To the nearly 2,500 volunteers: Do the math— here are 600 competitors here and 2,500 volunteers—four volunteers for every competitor. That’s what it takes to put on an event like this. Our heartfelt thanks for giving up this holiday to be here for Veterans;

To all our sponsors, whom we formally thanked last evening, let me just add that your generosity and selflessness fuel the passions of our workers and volunteers. Thank you, once again;

Finally and most importantly, to all our competitors: We are so happy to see you. Thanks for showing up. This week is about you. For the other 51 weeks of the year, your wheelchairs largely define you — what you can do or can’t, where you can go or can’t, that you are the minority in a sea of the able bodied. Well, this week, you are it, and the rest of us are only here to support you. I know you’ve come to compete—and we are here to help you get the best out of yourselves. We all salute you!

Welcome to the 30th Annual National Veterans Wheelchair Games. Let me say that again— the 30th Annual National Veterans Wheelchair Games. We could not have picked a better day to kick this off. Your devotion to country has kept us free and given all Americans the privileges and opportunities to celebrate this birthday, like all other special holidays, secure in the knowledge that we are safe and free.

This year, nearly 600 competitors have gathered in Denver—to share the camaraderie, and to find out what they’re made of. As a group, you run a gamut of experience. Some are here for the first time, and may be wondering what you’re doing here. Some are back for yet another round of the best wheelchair rehabilitation activity in the world—because you know the healing effects of stiff competition and warm camaraderie. Amongst us are some of the “pros,” who went on from events like this one to compete as world-class athletes at the national and international levels.

But everyone here is already a winner—you’ve gotten off the couch, put self-pity behind you, and have decided to bear down, dig deeper, and push the envelope of physical and mental endurance.

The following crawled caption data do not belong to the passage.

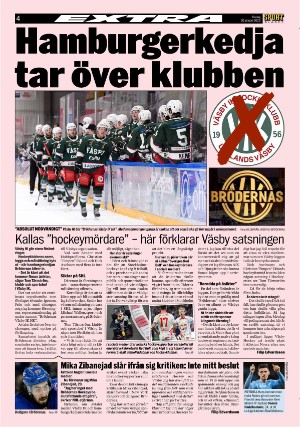 aftonbladet_sport-20230120_000_00_00_004.pdf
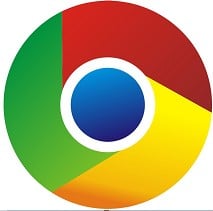 Google Chrome 무료로 다운 받기 - 2022년 최신 버전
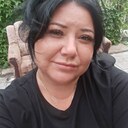 Ирина, 40 лет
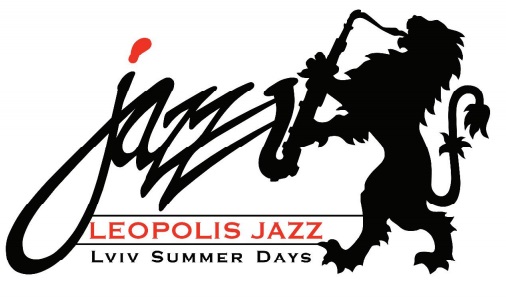 Файл:Logo Leopolis Jazz Fest.jpg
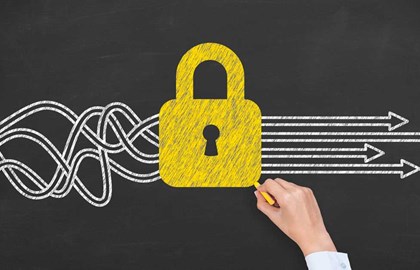 Risk considerations in social media marketing within the mortgage industry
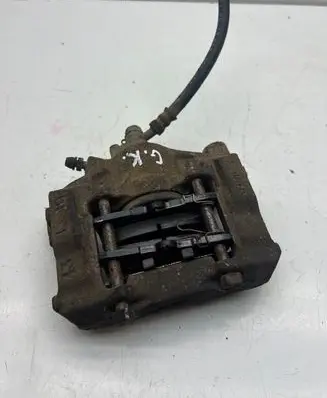 Lexus IS 220D-250-350 Rear brake caliper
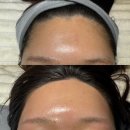 디와이샵 | 청주 예신관리 페이스왁싱 잘하는 곳 디와이뷰티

You are role models for all of us—all of us, not just the wheelchair-bound. I can’t describe every example, but let me mention just one:

Jim Milliken—a Vietnam Veteran and Paralympian swimmer, who competed in his first Wheelchair Games in 1982. With 31 years of competitive wheelchair sports experience, Jim underscores the value of these games when he says, and I quote: “After my injury, it was wheelchair sports that got me out and active again. It made a big difference in my rehabilitation and my life in general.” End quote.

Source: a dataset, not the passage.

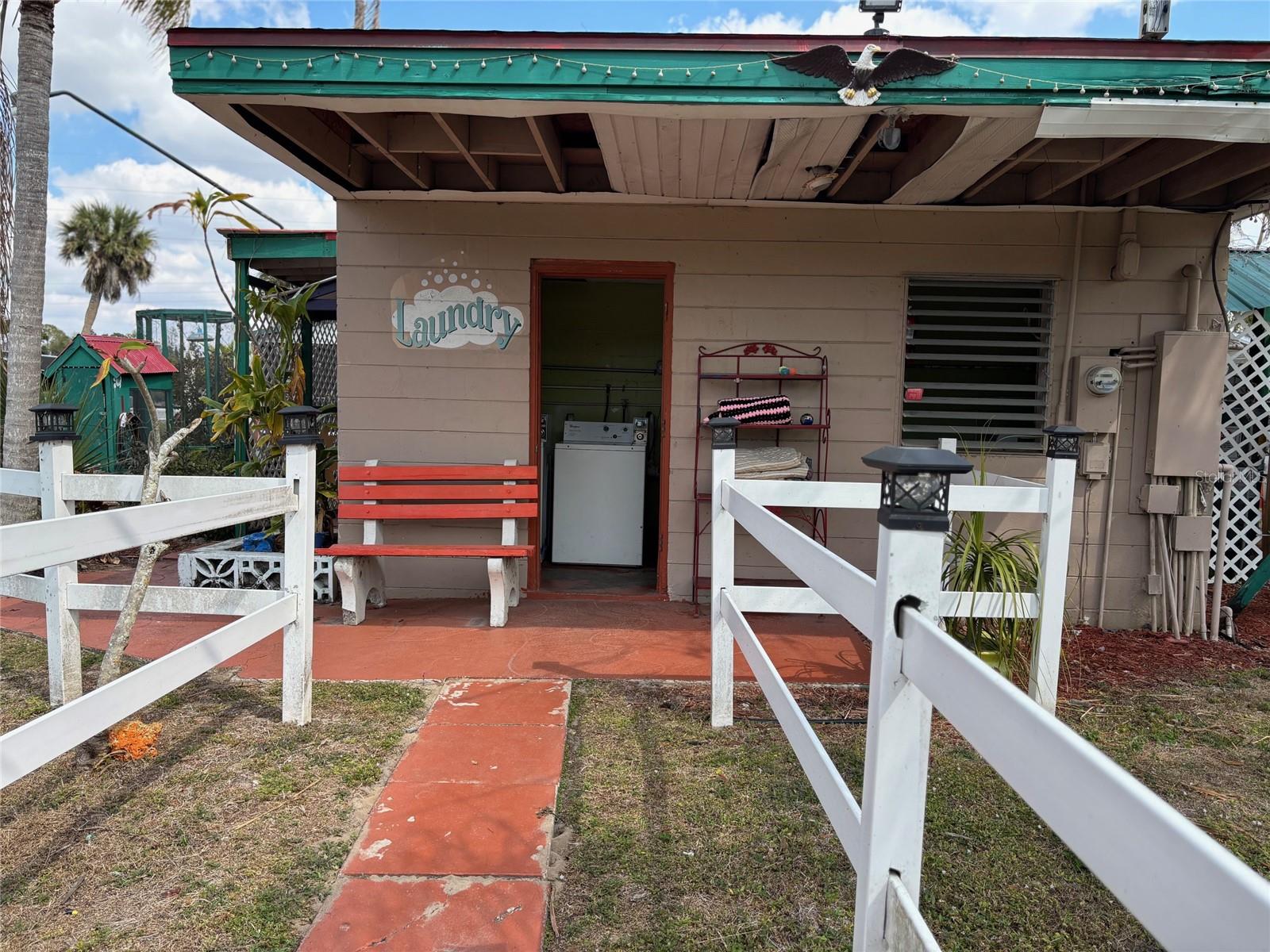 S P G HEIGHTS 1ST ADD - Commercial Sale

Jim Milliken—and the other Paralympians named earlier, who are with us this week—set examples for the rest of us. They did not just accept the limitations of their disabilities. They triumphed over them. They truly set the high bar in living strong. Each of us can, likewise, serve as a role model for others contending with similar challenges.

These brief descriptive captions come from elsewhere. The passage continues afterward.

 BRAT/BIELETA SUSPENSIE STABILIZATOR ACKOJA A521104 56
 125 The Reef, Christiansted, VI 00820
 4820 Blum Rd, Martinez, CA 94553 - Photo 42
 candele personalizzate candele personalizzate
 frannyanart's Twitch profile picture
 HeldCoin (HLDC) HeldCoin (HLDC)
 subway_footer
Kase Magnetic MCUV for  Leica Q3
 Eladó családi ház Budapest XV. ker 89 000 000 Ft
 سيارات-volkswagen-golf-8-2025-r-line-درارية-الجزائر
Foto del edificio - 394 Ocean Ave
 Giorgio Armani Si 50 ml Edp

Some of you will do just that this Thursday, when you host our tenth annual “Kids Day” at Denver City Park. It’s your opportunity to share with children your lessons about living with disability—about striving for excellence every day, and about serving others. Veterans never stop serving. And, when you leave here this week, take with you the healing power of these games, and share that power with others with disabilities in your communities.

Events like this one are about more than just one week in your lives. It’s about deciding how to live the other 51 weeks of the year—demanding more from each of us, reaching higher and achieving more challenging goals, and then coming back next year better prepared, not just to enjoy, but also to reclaim more of life.

So, on behalf of all of us, who’ve come here to cheer you on, Godspeed and good luck this week.

God bless our men and women in uniform, God bless out Veterans, and may God continue to bless this wonderful country of ours. Thank you.